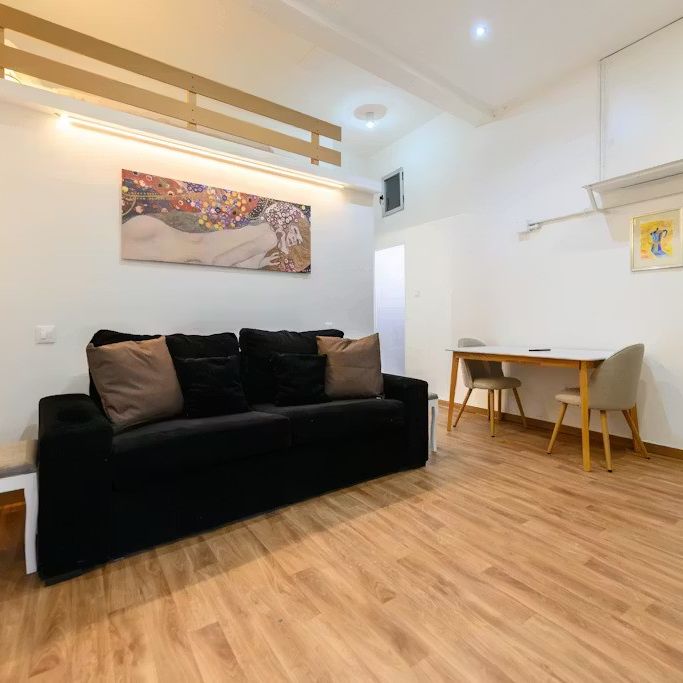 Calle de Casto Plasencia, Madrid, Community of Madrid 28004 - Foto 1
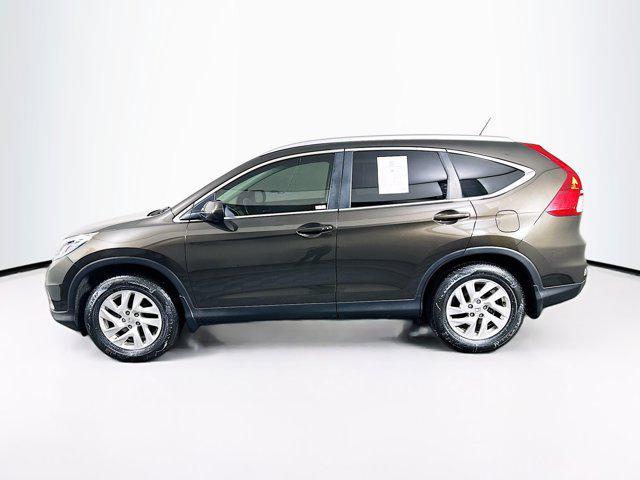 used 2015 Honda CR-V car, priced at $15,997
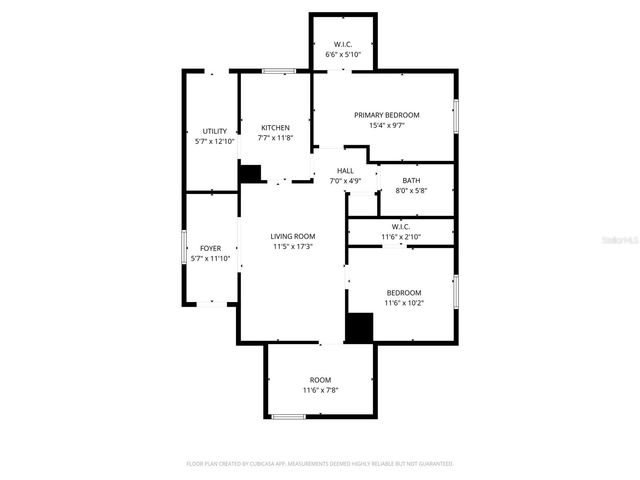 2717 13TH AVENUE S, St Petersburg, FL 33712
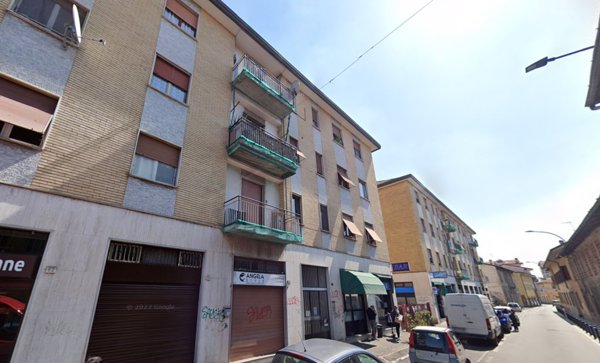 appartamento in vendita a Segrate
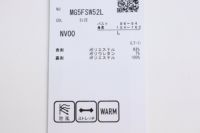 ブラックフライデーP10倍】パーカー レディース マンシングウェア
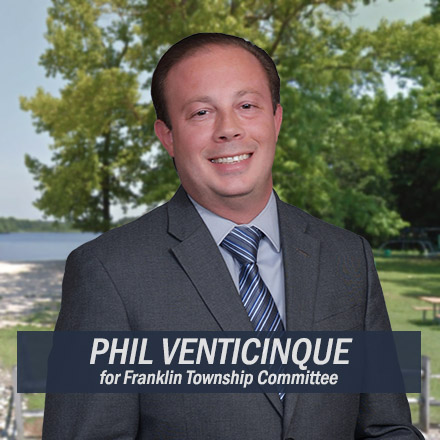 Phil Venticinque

TO-DO ITEM: Copy these lines word for word, omitting the pictures.

ANSWER BOX:
 Calle de Casto Plasencia, Madrid, Community of Madrid 28004 - Foto 1
 used 2015 Honda CR-V car, priced at $15,997
 2717 13TH AVENUE S, St Petersburg, FL 33712
 appartamento in vendita a Segrate
 ブラックフライデーP10倍】パーカー レディース マンシングウェア
 Phil Venticinque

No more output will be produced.